*Dataset rows:*
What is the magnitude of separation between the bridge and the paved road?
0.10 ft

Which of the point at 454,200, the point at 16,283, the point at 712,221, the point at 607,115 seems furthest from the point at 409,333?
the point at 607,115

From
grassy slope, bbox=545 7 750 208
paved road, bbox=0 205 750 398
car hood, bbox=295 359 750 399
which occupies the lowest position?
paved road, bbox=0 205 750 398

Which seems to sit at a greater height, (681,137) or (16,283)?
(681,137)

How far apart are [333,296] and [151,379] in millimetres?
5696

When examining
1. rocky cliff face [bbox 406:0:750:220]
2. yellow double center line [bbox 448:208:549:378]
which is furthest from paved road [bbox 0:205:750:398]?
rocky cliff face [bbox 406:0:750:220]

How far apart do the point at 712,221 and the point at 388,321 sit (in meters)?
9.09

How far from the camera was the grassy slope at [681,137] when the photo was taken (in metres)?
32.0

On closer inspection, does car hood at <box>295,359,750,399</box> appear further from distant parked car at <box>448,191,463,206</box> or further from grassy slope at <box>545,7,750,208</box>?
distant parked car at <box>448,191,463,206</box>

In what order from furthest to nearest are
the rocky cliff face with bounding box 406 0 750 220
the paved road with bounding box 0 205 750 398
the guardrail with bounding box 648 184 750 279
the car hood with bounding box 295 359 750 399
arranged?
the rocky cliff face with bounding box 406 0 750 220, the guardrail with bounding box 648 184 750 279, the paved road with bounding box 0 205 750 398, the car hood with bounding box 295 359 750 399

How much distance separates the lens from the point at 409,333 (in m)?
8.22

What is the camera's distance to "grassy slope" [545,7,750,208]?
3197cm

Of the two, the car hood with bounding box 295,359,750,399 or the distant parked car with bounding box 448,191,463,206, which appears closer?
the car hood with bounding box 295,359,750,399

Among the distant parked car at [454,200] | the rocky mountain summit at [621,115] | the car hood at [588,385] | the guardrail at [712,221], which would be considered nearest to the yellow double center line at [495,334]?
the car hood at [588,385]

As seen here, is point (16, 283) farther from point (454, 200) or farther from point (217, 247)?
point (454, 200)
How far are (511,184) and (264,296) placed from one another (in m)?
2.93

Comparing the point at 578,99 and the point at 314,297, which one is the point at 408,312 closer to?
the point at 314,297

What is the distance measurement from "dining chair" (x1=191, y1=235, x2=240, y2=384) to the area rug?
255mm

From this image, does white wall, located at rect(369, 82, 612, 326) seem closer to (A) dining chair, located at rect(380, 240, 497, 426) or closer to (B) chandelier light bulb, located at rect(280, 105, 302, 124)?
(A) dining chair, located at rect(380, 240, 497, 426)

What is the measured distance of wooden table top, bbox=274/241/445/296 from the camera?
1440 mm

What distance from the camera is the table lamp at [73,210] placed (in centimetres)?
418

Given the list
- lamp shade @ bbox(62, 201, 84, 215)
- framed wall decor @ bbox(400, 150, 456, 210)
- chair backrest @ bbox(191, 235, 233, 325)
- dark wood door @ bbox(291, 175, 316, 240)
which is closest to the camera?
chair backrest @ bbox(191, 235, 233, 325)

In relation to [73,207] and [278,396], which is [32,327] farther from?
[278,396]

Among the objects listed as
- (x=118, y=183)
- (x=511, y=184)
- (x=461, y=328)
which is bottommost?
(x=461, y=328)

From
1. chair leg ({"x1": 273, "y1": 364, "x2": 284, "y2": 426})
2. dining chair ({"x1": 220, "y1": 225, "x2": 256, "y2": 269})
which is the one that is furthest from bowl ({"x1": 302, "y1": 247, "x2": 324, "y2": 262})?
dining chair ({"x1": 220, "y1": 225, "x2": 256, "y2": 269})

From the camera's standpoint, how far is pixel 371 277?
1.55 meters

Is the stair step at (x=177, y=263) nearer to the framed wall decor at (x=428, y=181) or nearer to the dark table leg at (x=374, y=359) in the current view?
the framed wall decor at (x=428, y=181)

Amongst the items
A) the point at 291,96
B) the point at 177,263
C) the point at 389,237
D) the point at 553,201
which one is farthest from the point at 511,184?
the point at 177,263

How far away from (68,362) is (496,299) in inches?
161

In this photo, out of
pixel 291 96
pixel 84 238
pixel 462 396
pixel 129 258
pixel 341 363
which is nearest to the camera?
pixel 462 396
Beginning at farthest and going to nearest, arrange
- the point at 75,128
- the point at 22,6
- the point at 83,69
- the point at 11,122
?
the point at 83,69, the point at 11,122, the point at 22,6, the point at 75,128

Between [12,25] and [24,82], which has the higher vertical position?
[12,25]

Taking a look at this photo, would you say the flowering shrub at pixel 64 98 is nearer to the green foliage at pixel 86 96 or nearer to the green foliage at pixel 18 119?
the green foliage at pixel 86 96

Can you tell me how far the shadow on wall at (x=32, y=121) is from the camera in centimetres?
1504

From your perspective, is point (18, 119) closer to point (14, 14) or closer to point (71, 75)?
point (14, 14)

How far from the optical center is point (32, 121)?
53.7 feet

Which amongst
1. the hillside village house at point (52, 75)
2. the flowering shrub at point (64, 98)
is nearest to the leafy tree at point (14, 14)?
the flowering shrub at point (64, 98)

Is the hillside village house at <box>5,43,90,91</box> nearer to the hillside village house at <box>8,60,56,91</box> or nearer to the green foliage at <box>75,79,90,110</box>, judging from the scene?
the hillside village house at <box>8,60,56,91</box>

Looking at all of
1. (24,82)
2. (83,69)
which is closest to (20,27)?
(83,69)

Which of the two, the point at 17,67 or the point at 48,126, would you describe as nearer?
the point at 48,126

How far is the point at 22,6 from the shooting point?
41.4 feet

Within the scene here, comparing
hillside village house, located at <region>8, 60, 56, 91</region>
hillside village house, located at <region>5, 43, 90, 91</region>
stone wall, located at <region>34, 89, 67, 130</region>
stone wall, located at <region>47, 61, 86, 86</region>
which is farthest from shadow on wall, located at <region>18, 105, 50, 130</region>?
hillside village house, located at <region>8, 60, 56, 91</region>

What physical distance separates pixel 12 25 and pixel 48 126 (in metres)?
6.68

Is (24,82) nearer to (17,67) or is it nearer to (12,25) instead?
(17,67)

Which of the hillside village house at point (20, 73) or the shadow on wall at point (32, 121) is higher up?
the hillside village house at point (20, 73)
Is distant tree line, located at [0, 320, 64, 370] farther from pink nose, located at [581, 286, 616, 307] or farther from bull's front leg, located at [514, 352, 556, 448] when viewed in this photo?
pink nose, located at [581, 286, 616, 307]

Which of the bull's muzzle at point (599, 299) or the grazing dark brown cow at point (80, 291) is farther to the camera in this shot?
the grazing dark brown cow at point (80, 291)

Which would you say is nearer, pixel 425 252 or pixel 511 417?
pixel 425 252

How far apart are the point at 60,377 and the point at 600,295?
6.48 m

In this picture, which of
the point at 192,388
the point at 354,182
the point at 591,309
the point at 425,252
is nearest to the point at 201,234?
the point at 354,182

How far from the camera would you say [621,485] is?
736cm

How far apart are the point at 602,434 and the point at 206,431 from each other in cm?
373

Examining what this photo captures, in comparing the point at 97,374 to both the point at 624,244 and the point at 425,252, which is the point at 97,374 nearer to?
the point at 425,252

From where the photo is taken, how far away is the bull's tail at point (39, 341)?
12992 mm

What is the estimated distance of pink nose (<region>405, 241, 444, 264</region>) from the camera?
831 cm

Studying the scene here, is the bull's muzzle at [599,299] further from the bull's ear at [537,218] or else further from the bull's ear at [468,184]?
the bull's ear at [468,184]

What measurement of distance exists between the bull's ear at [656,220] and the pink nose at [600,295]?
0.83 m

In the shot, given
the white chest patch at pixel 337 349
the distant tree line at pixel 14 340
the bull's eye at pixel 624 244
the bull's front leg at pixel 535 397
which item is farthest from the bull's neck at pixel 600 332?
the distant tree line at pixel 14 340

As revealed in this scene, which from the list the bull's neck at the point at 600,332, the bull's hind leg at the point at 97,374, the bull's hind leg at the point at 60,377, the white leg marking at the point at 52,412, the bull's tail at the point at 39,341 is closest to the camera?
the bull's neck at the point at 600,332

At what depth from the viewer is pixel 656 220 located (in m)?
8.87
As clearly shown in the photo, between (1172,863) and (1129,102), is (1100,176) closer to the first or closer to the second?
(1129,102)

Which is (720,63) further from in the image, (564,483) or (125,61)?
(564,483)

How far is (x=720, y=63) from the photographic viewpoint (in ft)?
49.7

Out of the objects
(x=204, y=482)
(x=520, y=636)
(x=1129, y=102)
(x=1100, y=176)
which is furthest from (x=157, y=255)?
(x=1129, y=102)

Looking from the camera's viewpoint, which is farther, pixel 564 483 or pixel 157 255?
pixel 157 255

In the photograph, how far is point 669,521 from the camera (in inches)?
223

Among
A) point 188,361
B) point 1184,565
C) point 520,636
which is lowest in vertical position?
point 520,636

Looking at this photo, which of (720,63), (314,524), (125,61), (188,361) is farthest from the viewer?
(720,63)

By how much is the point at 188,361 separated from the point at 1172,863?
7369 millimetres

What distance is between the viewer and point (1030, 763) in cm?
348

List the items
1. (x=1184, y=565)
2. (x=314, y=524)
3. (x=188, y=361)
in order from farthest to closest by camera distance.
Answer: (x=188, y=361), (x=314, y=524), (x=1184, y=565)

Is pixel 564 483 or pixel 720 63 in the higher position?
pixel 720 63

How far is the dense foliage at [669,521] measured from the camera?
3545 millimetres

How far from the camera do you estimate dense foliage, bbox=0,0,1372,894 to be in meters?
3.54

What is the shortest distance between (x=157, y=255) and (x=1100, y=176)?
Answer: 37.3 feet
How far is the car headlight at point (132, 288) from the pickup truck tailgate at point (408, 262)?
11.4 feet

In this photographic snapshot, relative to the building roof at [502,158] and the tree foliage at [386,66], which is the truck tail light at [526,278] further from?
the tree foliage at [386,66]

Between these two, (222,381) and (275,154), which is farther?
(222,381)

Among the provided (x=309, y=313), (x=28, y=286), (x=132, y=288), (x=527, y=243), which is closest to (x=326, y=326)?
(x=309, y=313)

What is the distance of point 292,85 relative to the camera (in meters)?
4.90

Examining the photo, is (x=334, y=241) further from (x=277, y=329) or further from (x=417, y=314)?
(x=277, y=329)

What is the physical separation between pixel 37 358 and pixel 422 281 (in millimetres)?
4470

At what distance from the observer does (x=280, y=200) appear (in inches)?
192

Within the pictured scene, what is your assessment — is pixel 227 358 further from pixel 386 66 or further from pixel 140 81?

*Set task:*
Please write out again the lines from the line with "What distance is" up to and including the line with "Answer: (x=188, y=361), (x=314, y=524), (x=1184, y=565)", replacing "viewer" with "observer" and leaving everything else as it is.

*In response:*
What distance is between the observer and point (1030, 763) in cm?
348

List the items
1. (x=1184, y=565)
2. (x=314, y=524)
3. (x=188, y=361)
in order from farthest to closest by camera distance.
Answer: (x=188, y=361), (x=314, y=524), (x=1184, y=565)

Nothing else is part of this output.